Data entries

#####

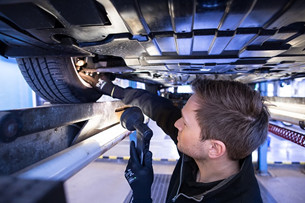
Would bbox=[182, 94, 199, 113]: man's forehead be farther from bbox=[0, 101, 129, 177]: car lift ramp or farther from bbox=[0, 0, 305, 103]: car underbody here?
bbox=[0, 101, 129, 177]: car lift ramp

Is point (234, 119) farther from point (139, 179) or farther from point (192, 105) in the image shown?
point (139, 179)

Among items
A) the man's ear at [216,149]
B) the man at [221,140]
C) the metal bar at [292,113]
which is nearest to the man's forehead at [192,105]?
the man at [221,140]

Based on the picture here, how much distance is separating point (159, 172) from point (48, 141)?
2.66 meters

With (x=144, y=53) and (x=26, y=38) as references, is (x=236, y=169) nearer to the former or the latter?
(x=144, y=53)

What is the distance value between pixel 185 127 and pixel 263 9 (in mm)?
518

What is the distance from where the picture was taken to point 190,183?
0.84 meters

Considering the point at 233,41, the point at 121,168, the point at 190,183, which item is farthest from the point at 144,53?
the point at 121,168

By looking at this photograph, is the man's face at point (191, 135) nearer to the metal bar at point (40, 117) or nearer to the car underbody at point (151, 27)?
the car underbody at point (151, 27)

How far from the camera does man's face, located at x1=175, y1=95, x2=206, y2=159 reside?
2.60 ft

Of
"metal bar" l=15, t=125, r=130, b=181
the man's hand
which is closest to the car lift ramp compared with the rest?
"metal bar" l=15, t=125, r=130, b=181

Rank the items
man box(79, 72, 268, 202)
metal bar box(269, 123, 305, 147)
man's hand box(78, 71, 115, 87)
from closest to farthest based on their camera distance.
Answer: man box(79, 72, 268, 202), man's hand box(78, 71, 115, 87), metal bar box(269, 123, 305, 147)

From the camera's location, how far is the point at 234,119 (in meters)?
0.74

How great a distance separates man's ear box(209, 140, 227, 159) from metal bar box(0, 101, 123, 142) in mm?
655

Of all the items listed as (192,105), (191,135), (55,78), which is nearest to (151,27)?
(192,105)
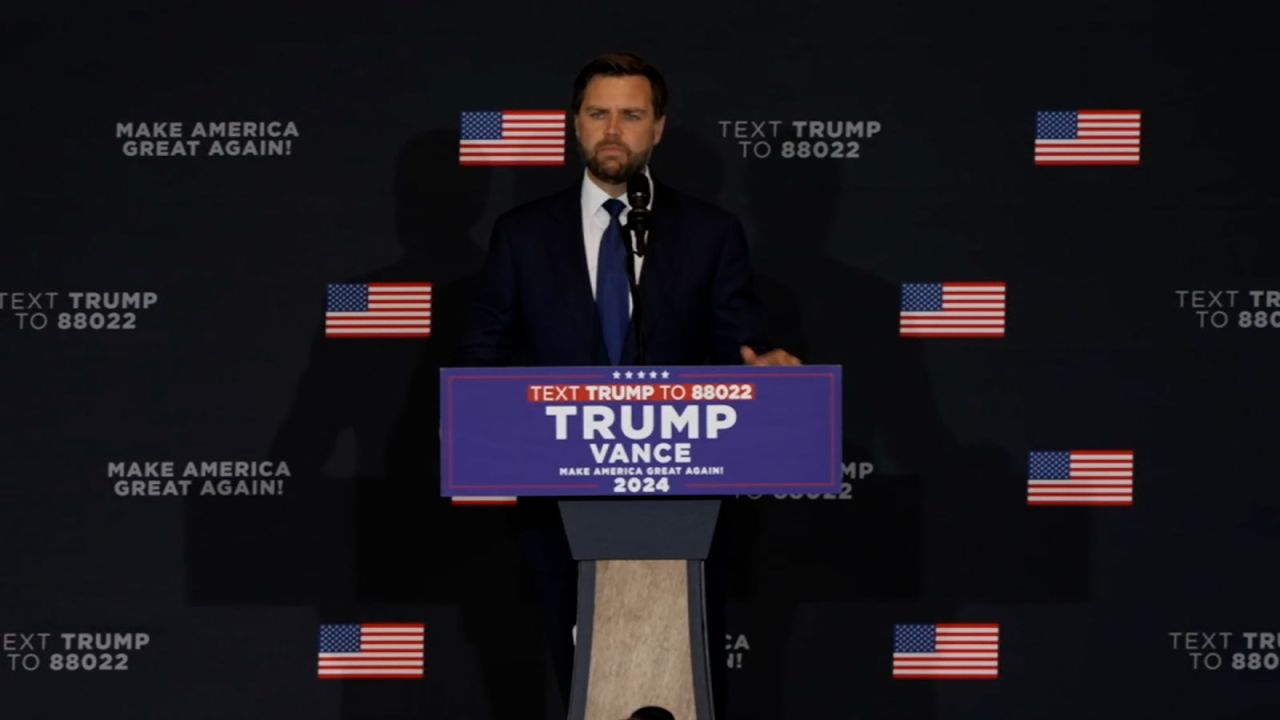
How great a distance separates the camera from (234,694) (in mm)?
4633

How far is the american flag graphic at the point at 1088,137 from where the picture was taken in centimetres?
458

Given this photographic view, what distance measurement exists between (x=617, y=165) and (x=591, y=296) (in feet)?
0.99

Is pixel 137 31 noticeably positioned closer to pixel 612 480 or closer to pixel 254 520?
pixel 254 520

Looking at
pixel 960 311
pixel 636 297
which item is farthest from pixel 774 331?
pixel 636 297

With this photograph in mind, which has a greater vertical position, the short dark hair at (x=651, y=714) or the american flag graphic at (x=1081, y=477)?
the american flag graphic at (x=1081, y=477)

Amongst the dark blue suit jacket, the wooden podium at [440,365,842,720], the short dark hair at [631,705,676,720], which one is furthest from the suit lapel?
the short dark hair at [631,705,676,720]

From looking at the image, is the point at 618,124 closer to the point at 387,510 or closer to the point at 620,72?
the point at 620,72

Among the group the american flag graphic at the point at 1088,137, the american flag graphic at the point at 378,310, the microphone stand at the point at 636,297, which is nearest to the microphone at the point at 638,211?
the microphone stand at the point at 636,297

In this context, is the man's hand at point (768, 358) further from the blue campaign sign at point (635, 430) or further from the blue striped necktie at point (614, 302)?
the blue striped necktie at point (614, 302)

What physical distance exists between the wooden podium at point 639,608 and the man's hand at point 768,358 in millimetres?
298

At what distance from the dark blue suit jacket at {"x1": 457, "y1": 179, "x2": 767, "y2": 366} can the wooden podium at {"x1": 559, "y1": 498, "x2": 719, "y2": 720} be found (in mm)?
551

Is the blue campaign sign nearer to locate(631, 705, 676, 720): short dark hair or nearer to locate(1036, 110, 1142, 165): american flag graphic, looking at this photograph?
locate(631, 705, 676, 720): short dark hair

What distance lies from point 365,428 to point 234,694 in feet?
2.72

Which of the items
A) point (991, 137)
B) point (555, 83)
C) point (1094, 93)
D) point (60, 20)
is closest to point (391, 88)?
point (555, 83)
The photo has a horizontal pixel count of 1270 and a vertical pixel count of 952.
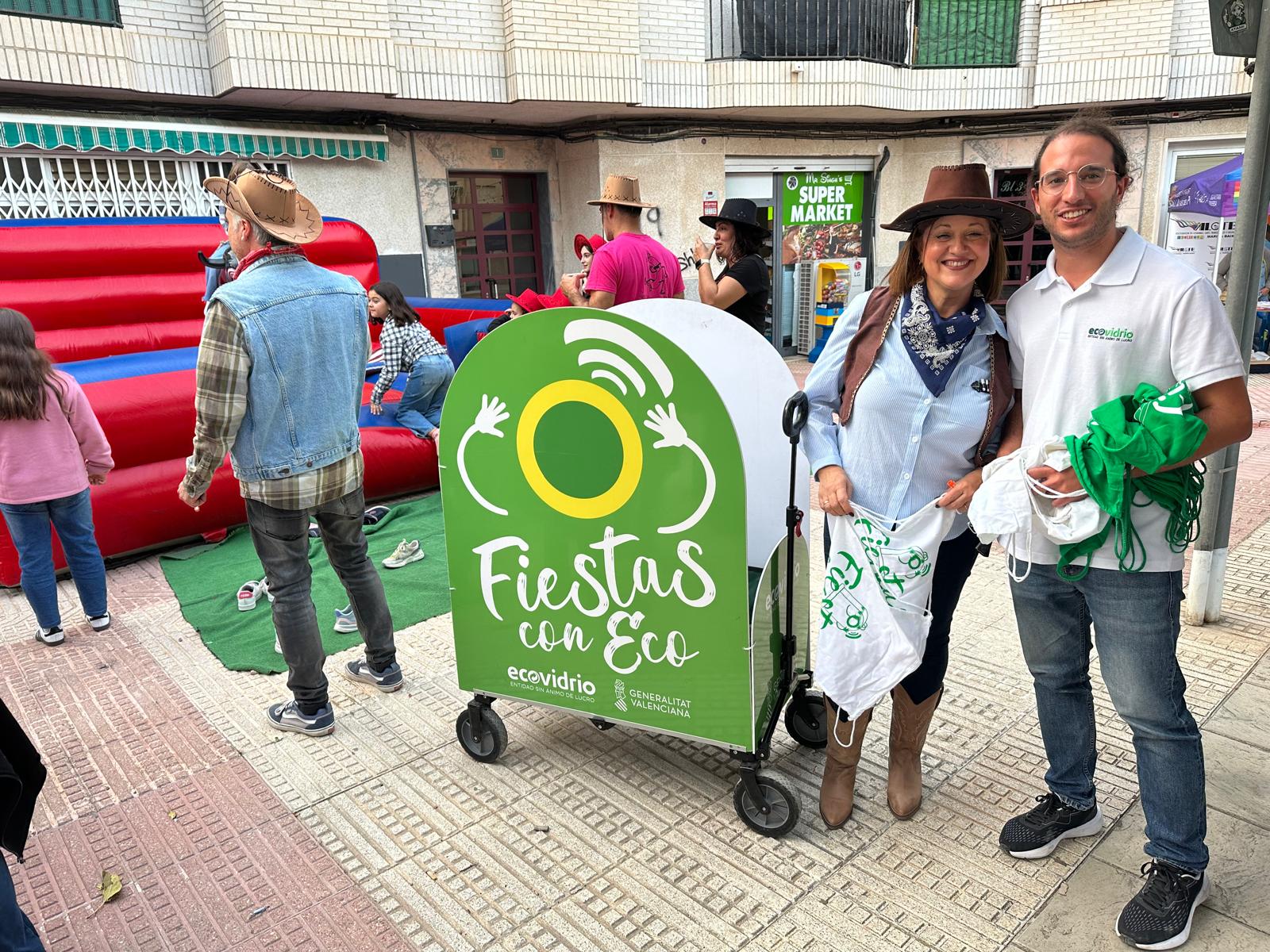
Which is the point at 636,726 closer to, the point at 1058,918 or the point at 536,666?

#####

Leave out every picture and write out exactly the lines running from the line containing "At what distance" to the end of the listing above.

Solution to the exercise
At what distance from the dark blue suit jacket at {"x1": 457, "y1": 179, "x2": 767, "y2": 366} can the wooden podium at {"x1": 559, "y1": 498, "x2": 719, "y2": 720} be found (in mm)?
551

Is the blue campaign sign nearer to locate(631, 705, 676, 720): short dark hair or nearer to locate(1036, 110, 1142, 165): american flag graphic, looking at this photograph?
locate(631, 705, 676, 720): short dark hair

What distance lies from point 365,428 to point 234,694 in feet?
2.72

Which of the items
A) point (991, 137)
B) point (555, 83)
C) point (1094, 93)
D) point (60, 20)
is closest to point (391, 88)?
point (555, 83)
The photo has a horizontal pixel count of 1270 and a vertical pixel count of 952.
Which is the point at 636,726 closer to, the point at 1058,918 or the point at 536,666?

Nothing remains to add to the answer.